We weren't at all certain what kind of wine would be best with this dish-red, white, off-dry, dry? We opened a collection of all of the above, tasted each with the hens--and then had some disagreements about the results! One of us thought that white wines, overall, best accentuated the delicate flesh of the game hens, while the other favored reds for their affinity with the grilled char flavors and the tomato in the glaze. We both, however, ranked the Pinot Noir in our lineup at the very top, and agreed that the lighter, tarter whites simply didn't have enough substance. What all of this proves, we think, is that the dish is essentially adaptable to a generous range of wines, with only a couple of caveats: too thin and/or acidic, and the wine clashes with the sweetness of the glaze; too oaky and/or tannic, and it overwhelms the dish.
To go with the game hens, we made a luscious salad with fresh orange segments, shaved fennel, avocado, and black olives, seasoned with olive oil, a little garlic, and a squeeze of lemon. It was a special supper.
Roasted Butterflied Cornish Game Hens (adapted from America's Test Kitchen)
FOR THE HENS:
1/2 cup table salt
1 tablespoon brown sugar
1 teaspoon garlic powder
2 teaspoons paprika
1 teaspoon chili powder
1 teaspoon ground coriander
1/2 teaspoon cayenne pepper
FOR THE GLAZE:
¼ cup ketchup
1 tablespoon brown sugar
2 teaspoons soy sauce
2 teaspoons vinegar
2 teaspoons yellow mustard
1 garlic clove, finely minced or pressed through a garlic press
For the hens: In a large container, dissolve salt in about 2 quarts cold water. Submerge hens in the brine, adding more water if necessary to cover them. Refrigerate for 1 hour.

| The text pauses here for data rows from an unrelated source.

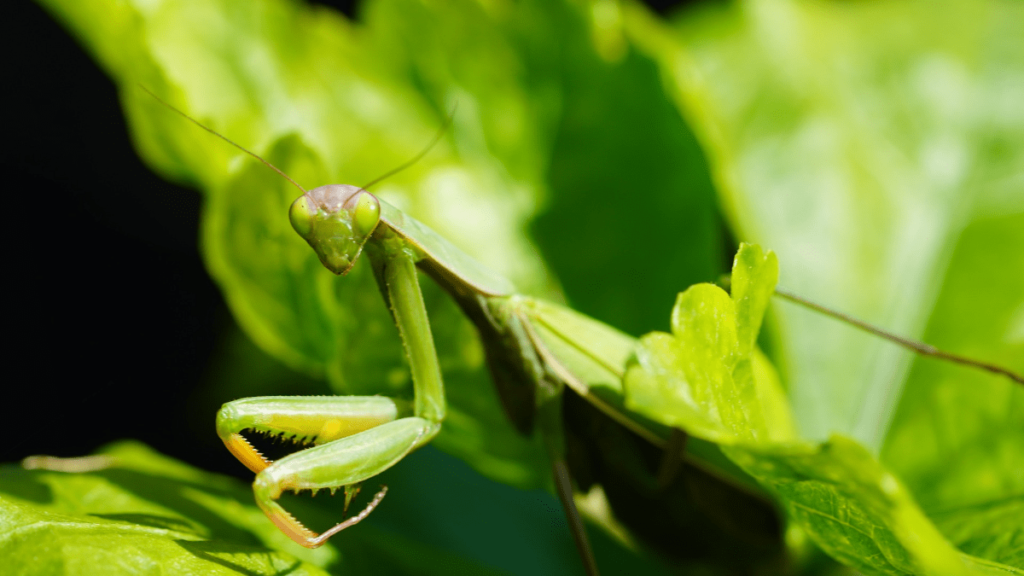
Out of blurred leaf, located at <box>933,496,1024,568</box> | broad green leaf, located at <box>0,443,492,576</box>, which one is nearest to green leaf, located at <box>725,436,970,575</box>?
blurred leaf, located at <box>933,496,1024,568</box>

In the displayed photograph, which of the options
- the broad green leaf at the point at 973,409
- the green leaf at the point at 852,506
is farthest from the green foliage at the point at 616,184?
the green leaf at the point at 852,506

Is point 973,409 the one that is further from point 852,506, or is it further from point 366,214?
point 366,214

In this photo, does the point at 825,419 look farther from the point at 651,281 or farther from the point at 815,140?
the point at 815,140

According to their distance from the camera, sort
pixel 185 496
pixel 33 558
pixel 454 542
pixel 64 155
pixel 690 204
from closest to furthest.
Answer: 1. pixel 33 558
2. pixel 185 496
3. pixel 690 204
4. pixel 454 542
5. pixel 64 155

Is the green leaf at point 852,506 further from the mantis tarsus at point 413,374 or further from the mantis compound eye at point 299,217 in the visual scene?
the mantis compound eye at point 299,217

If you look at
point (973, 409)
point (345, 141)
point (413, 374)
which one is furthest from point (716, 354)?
point (345, 141)

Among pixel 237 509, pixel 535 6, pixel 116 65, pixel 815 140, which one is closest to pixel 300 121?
pixel 116 65
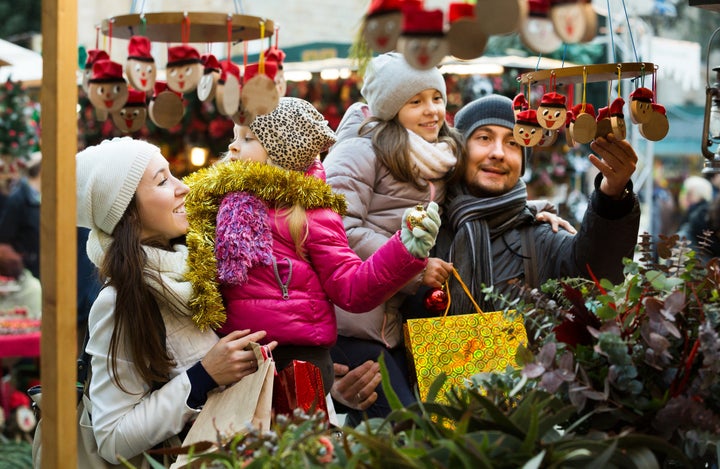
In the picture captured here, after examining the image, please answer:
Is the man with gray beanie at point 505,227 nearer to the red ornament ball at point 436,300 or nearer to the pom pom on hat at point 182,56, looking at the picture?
the red ornament ball at point 436,300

Meanwhile, combine sugar and spices in a small bowl. Remove birds from brine, rinse them inside and out under cold running water, and pat dry with paper towels. Using poultry shears, butterfly them (remove the backbone by cutting through the bones on either side of it; cut the breastbone by making a ¼ inch cut into the bone separating the breast halves; Lightly press on the ribs with your hands to flatten the hen).

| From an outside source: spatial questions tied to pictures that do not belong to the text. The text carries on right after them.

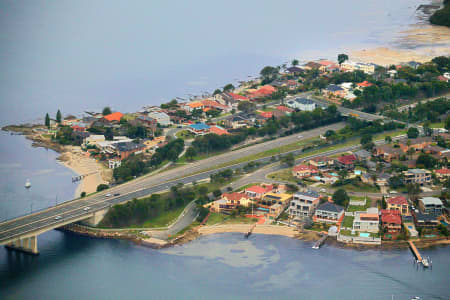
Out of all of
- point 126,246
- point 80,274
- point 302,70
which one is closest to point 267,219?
point 126,246

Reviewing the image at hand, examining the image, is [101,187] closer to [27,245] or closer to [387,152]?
[27,245]

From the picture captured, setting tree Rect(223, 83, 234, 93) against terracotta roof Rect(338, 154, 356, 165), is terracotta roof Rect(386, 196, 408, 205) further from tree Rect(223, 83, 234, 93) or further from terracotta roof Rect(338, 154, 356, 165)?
tree Rect(223, 83, 234, 93)

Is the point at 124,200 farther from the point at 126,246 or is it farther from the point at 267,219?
the point at 267,219

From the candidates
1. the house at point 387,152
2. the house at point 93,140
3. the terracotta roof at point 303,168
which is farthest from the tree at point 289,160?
the house at point 93,140

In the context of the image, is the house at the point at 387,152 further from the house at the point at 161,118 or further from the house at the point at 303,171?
the house at the point at 161,118

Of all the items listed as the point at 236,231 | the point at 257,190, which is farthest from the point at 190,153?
the point at 236,231

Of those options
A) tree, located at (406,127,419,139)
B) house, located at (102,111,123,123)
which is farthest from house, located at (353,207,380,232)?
house, located at (102,111,123,123)
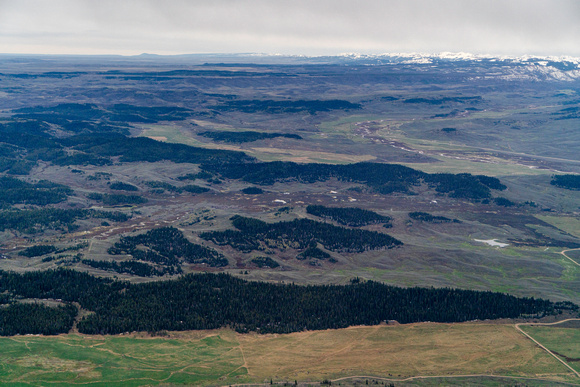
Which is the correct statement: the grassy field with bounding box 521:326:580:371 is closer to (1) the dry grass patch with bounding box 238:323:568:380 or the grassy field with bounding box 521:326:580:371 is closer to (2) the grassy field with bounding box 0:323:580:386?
(2) the grassy field with bounding box 0:323:580:386

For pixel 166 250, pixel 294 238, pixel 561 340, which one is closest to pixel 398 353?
pixel 561 340

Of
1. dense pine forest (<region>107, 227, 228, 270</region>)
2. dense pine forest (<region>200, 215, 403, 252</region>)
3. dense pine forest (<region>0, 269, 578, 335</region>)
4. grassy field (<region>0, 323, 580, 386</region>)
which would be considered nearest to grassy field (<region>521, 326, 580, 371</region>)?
grassy field (<region>0, 323, 580, 386</region>)

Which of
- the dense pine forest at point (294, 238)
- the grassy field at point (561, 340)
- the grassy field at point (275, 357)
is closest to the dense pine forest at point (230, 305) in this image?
the grassy field at point (275, 357)

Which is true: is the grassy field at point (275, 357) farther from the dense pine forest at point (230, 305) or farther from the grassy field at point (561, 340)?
the dense pine forest at point (230, 305)

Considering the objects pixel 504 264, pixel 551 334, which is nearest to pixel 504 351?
pixel 551 334

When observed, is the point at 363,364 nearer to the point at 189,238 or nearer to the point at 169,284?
the point at 169,284
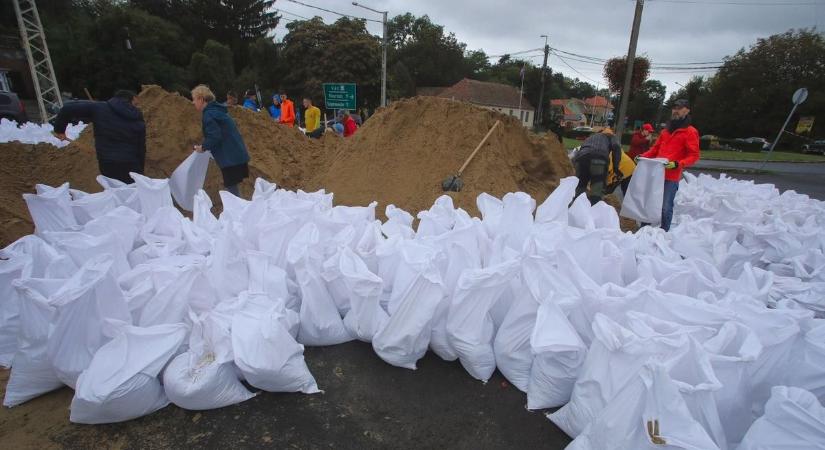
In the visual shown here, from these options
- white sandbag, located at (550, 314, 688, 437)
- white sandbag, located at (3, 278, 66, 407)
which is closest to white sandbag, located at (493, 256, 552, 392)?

For the Glaze: Stir all ingredients together in a small saucepan and cook over medium heat, stirring occasionally, until mixture is thick and slightly reduced.

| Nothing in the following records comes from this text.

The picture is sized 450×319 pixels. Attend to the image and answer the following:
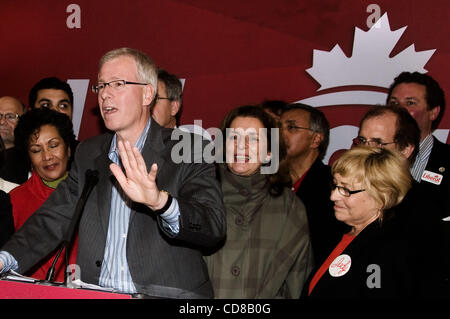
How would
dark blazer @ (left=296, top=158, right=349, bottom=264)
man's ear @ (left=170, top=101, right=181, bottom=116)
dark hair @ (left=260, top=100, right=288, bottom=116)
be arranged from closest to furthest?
dark blazer @ (left=296, top=158, right=349, bottom=264), man's ear @ (left=170, top=101, right=181, bottom=116), dark hair @ (left=260, top=100, right=288, bottom=116)

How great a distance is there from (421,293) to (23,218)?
224 cm

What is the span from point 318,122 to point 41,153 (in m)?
2.02

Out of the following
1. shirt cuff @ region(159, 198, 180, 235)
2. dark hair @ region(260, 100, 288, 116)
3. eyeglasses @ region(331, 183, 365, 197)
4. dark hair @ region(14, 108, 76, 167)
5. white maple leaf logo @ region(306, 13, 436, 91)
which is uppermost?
white maple leaf logo @ region(306, 13, 436, 91)

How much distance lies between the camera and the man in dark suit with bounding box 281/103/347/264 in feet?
11.9

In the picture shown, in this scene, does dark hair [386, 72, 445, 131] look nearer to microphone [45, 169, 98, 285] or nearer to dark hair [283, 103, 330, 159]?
dark hair [283, 103, 330, 159]

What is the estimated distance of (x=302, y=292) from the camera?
279 centimetres

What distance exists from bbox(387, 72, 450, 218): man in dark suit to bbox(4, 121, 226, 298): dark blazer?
1870 mm

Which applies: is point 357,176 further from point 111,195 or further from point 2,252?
point 2,252

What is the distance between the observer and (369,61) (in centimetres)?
446

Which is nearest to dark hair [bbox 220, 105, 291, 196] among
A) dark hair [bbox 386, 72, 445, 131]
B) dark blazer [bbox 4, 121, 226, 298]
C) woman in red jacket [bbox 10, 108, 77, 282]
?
dark blazer [bbox 4, 121, 226, 298]

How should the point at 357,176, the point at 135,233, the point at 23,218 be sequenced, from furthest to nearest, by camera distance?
the point at 23,218 → the point at 357,176 → the point at 135,233

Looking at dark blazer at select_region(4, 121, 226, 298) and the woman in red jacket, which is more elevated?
the woman in red jacket

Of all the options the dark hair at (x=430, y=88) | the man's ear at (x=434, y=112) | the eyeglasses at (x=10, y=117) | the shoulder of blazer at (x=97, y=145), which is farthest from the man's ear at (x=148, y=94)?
the eyeglasses at (x=10, y=117)
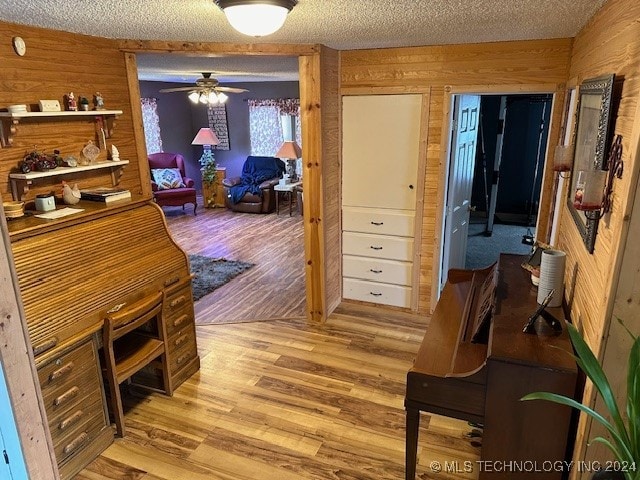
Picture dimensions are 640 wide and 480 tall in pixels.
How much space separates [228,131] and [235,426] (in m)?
7.19

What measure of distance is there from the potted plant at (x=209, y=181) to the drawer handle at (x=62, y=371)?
249 inches

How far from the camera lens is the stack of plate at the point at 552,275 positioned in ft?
6.41

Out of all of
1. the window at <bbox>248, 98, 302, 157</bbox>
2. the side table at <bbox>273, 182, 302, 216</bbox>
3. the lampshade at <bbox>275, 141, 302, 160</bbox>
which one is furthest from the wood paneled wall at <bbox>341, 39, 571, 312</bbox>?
the window at <bbox>248, 98, 302, 157</bbox>

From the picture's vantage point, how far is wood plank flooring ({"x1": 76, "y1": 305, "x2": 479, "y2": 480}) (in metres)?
2.34

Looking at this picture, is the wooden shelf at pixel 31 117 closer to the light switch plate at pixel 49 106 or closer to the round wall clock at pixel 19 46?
the light switch plate at pixel 49 106

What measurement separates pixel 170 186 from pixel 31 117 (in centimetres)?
522

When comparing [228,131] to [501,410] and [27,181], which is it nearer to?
[27,181]

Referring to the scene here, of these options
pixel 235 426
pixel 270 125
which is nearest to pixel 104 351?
pixel 235 426

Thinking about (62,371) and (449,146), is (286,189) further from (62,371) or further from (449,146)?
(62,371)

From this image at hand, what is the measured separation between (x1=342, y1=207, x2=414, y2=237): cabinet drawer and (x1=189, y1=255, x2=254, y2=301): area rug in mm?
1619

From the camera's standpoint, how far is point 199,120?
9125mm

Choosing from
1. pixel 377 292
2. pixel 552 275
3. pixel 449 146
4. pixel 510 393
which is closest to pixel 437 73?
pixel 449 146

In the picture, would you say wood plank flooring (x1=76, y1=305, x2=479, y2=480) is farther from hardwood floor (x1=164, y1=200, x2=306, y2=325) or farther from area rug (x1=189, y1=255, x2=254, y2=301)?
area rug (x1=189, y1=255, x2=254, y2=301)

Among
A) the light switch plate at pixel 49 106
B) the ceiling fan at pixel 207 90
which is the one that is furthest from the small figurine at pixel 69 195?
the ceiling fan at pixel 207 90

To cook the hens: place the birds, skin side down, over a hot grill. Cover and cook about 15 minutes, or until skin is browned and shows grill marks. Flip birds, cover them, and continue to grill for 10-15 minutes, or until thickest part of the thigh registers 160-165 degrees. Brush the birds with half the glaze, flip them, and cook another 2-3 minutes. Brush with remaining glaze, then flip and continue to grill 2-3 minutes more, or until the thickest part of the thigh registers 170-175 degrees.